One Weird Trick to Get Babies to Eat Veggies

steamed arugula with chicken stew

It’s pretty amazing. On the first page of Google hits for “how to get babies to eat veggies,” there’s a lot of advice to do the following (none of which worked for me):

  • Just keep exposing the baby to veggies repeatedly.
  • Mix the veggies with fruit or sneak it into baked goods.
  • Feed the veggies first when the baby is hungrier.
  • Set a good example yourself.

A few sites suggest mixing veggies with something other than fruit or carbs. These suggestions include chicken or beef stock, cheese, yogurt, and meat. One site even suggests adding salt or roasting with olive oil. These are all good suggestions.

But no one mentions the “F” word at all. It’s as if everyone is scared to talk about fat.

Nora will not eat plain veggies, but she happily eats bitter, strong-flavored veggies such as steamed arugula, kale, and cabbage if I chop the greens finely and add some full-fat plain yogurt, avocado, egg, meat, or fish (the ratio varies betwen 50-50 and 80-20 in favor of veggies). The fats don’t disguise the strong-flavored veggies the way added sugar or salt does. Rather, they enhance the flavors and make them taste good.

Also, vitamins in vegetables are much better absorbed when ingested with some fat. This is pretty mainstream nutritional information, but it never seems to make it into baby food cookbooks or guides.

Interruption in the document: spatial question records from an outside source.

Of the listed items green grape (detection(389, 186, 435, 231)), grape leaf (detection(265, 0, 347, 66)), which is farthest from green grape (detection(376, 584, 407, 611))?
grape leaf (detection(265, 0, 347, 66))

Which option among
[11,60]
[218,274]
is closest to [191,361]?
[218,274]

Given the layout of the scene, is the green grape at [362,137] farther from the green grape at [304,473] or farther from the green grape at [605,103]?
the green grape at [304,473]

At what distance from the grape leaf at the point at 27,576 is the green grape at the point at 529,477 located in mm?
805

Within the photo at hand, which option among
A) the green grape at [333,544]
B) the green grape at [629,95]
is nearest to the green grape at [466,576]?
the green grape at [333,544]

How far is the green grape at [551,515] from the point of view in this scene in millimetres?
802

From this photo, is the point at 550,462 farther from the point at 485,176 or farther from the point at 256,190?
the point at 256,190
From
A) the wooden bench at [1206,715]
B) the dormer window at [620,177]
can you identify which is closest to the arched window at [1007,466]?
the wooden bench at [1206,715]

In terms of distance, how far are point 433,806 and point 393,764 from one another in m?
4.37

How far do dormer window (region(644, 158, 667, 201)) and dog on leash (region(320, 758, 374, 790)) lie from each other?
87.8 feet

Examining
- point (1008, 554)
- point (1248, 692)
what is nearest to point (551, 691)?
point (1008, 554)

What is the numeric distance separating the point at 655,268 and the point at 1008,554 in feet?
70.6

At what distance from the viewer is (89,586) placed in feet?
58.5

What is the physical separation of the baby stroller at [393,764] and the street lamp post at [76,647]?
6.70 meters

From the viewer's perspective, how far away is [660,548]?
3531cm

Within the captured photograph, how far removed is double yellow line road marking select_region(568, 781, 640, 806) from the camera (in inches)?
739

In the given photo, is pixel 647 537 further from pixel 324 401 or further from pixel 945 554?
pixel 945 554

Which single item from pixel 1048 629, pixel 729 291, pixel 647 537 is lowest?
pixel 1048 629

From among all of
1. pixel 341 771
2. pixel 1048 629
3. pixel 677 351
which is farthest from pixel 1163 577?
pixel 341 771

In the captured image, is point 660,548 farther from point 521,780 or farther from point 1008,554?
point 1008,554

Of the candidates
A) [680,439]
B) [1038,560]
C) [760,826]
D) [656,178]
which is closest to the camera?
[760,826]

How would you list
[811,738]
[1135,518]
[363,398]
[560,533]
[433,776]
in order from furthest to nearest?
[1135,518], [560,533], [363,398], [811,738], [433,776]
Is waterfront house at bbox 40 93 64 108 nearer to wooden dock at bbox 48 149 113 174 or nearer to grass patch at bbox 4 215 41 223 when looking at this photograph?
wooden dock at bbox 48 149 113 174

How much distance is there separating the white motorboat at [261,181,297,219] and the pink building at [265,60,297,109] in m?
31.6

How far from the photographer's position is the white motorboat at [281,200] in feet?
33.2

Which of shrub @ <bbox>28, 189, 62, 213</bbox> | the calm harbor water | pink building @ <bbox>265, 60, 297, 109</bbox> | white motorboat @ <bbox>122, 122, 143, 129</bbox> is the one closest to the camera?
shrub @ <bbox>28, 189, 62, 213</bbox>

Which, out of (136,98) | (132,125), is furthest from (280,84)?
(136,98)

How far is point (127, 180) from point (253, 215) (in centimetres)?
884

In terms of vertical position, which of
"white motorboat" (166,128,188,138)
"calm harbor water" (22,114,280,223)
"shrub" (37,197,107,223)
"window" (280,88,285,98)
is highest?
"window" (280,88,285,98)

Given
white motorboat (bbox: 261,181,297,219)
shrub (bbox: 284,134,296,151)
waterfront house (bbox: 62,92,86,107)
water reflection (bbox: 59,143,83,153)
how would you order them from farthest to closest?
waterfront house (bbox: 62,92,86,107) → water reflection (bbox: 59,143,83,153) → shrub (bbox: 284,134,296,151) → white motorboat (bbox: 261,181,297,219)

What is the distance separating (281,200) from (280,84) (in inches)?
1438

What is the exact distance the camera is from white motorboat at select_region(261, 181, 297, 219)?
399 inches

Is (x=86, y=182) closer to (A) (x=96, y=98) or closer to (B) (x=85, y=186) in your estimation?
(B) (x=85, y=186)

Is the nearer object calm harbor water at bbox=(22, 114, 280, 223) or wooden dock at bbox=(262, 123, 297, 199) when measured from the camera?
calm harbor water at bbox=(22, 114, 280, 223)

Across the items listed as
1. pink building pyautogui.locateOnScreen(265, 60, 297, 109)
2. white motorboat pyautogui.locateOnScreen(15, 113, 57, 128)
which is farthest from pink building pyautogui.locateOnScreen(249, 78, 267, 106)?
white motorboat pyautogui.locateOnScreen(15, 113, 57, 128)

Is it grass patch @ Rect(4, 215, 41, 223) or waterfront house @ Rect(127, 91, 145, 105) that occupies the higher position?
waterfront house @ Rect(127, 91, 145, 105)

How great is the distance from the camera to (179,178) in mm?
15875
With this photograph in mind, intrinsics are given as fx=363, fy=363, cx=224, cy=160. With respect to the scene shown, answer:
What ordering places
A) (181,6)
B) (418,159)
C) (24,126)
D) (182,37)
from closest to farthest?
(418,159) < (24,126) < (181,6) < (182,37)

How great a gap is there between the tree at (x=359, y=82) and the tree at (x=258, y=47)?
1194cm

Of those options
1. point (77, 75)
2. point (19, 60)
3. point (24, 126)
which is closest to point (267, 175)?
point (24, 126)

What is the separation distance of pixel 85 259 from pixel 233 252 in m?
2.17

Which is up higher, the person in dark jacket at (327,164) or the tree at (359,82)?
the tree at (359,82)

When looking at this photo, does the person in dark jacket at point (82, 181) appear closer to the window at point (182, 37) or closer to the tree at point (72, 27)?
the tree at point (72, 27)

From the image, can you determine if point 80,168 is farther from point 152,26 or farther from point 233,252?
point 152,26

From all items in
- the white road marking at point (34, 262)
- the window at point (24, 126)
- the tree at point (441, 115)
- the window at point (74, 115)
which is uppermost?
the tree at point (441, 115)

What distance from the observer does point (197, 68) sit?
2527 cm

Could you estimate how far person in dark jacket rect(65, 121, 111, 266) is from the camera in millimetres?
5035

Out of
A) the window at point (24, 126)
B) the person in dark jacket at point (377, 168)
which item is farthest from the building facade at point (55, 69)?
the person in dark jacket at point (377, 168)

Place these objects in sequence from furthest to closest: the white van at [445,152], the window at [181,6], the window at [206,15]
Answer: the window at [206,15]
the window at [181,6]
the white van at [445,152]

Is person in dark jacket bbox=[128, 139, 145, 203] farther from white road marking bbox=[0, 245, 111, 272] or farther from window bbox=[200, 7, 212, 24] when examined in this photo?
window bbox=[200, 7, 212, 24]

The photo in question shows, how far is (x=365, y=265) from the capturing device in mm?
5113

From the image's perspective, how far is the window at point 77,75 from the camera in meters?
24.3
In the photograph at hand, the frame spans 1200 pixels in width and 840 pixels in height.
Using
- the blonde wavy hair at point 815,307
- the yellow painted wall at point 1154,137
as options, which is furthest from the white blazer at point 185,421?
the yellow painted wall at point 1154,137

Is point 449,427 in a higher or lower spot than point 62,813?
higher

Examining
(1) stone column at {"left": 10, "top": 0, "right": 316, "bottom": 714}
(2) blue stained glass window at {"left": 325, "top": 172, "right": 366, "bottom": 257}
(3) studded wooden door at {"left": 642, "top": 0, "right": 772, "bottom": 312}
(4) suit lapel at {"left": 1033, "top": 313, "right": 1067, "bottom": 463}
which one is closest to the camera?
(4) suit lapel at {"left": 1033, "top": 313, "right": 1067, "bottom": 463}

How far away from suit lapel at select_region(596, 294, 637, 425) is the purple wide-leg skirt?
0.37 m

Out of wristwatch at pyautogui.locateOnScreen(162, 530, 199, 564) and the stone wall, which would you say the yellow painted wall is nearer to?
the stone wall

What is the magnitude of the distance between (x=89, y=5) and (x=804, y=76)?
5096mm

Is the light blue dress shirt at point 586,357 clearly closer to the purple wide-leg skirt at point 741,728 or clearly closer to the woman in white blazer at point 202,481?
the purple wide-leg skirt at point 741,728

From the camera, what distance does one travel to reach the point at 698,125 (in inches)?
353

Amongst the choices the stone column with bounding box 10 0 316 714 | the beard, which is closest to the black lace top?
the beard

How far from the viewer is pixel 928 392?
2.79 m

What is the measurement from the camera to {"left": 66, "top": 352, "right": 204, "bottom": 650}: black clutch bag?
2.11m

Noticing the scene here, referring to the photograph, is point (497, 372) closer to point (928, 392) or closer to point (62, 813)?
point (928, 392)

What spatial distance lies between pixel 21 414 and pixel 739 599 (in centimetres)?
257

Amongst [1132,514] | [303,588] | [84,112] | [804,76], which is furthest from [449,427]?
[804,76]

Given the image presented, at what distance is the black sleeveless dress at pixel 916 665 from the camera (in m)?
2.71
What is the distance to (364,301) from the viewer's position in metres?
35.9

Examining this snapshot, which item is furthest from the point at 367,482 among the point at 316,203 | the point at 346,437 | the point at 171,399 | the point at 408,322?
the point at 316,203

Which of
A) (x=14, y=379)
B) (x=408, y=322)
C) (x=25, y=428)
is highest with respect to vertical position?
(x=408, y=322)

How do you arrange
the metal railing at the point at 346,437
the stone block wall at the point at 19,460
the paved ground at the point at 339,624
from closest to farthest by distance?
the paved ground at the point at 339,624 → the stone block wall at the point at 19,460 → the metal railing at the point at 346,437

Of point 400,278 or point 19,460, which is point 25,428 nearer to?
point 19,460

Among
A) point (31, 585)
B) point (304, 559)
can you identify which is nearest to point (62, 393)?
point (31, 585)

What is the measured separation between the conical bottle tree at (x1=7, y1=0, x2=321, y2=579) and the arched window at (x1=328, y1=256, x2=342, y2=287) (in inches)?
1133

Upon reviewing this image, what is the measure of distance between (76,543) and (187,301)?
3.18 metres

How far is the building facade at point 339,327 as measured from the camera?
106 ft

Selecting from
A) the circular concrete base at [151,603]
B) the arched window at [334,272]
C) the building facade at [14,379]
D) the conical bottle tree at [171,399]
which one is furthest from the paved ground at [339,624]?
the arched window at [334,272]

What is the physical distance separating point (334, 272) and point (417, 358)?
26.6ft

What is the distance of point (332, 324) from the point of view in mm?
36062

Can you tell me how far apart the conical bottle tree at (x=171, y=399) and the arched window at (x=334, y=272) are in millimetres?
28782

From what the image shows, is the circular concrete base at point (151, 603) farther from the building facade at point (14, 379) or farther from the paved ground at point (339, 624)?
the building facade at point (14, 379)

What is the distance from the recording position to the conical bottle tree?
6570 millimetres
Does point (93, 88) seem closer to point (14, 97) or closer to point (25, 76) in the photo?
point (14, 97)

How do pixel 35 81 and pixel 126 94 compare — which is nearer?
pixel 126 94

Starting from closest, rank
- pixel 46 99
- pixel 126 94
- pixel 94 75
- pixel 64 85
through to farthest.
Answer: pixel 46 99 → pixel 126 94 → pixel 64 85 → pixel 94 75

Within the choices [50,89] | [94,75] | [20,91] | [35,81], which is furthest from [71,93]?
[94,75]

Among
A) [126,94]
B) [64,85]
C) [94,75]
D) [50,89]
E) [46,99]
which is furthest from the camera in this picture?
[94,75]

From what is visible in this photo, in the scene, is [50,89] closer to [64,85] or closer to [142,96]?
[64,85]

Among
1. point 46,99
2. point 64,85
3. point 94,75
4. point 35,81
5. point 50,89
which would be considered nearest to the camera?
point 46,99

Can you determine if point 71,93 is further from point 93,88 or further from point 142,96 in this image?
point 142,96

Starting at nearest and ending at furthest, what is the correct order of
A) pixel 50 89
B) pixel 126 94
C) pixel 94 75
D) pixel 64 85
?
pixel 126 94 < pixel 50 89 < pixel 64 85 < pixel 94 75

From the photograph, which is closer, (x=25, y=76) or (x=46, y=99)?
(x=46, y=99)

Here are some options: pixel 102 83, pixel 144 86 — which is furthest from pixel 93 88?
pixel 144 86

I find it extremely sad that Americans are so afraid of fat, they try to make a virtue out of feeding babies fat-free vegetable purees. What on earth is the purpose of this convention? What adult eats veggies without a little bit of fat? Salad dressing and stir-fries are what make veggies taste good. The notion that babies are somehow a blank slate and will learn to enjoy fat-free purees if that’s all they’re exposed to seems ridiculous to me. They’ve tasted breast milk or formula; they know what fat is and they know that it tastes good.

I can believe that Nora developed a taste for bitter greens by being exposed in utero and via breastmilk, but I have a hard time believing that Nora’s preference for fat is remotely unique to her or me. It just strikes me as being too useful a survival instinct. I suspect that Americans’ preference for feeding cereal and fruit to babies as first foods creates a (diabetes-inducing) loop where sugar and carbs beget a craving for more sugar and carbs, pushing much-needed fat and protein off the table.

So. Want the baby to eat more veggies? Lay off the sugar and bring on the fat.

(Note: I’ve never been one to calculate percentages of macronutrients, but Ellyn Satter says in Child of Mine that as much as 40% of a baby or toddler’s diet should come from fat, and that the American average of 30% to 33% is too low. Paleo Mom suggests that 40% is a sensible upper limit for most adults as well.)